**PROBLEM TO SOLVE**
Reproduce the material below verbatim, omitting the pictures.
** start MATERIAL **
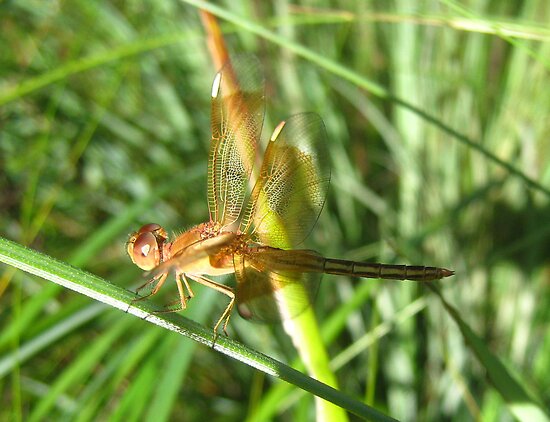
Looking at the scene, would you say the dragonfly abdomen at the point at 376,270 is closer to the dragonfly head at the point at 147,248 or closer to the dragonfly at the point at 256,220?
the dragonfly at the point at 256,220

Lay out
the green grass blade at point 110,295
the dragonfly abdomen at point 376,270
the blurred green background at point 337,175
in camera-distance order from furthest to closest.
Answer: the blurred green background at point 337,175 → the dragonfly abdomen at point 376,270 → the green grass blade at point 110,295

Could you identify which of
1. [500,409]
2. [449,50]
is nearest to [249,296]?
[500,409]

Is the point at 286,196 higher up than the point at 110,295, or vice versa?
the point at 286,196

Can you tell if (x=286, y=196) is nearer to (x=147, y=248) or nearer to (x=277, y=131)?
(x=277, y=131)

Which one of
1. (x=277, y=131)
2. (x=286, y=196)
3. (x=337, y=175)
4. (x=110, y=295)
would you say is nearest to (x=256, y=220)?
(x=286, y=196)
** end MATERIAL **
**EXERCISE RESULT**
Looking at the scene, would you say the dragonfly abdomen at the point at 376,270 is closer to the dragonfly head at the point at 147,248 or closer to the dragonfly at the point at 256,220?
the dragonfly at the point at 256,220

Lay out
the green grass blade at point 110,295
the dragonfly abdomen at point 376,270
the blurred green background at point 337,175
in camera-distance order from furthest to closest.
Answer: the blurred green background at point 337,175 → the dragonfly abdomen at point 376,270 → the green grass blade at point 110,295

Could you identify which of
1. [500,409]
2. [449,50]
is nearest to [249,296]?
[500,409]

Is the point at 286,196 higher up than the point at 110,295, or vice versa?
the point at 286,196

Can you tell if (x=286, y=196) is nearer to (x=147, y=248) or nearer to (x=277, y=131)?
(x=277, y=131)

Which one of
1. (x=277, y=131)
2. (x=286, y=196)
3. (x=337, y=175)
4. (x=110, y=295)
would you say is nearest to (x=256, y=220)?
(x=286, y=196)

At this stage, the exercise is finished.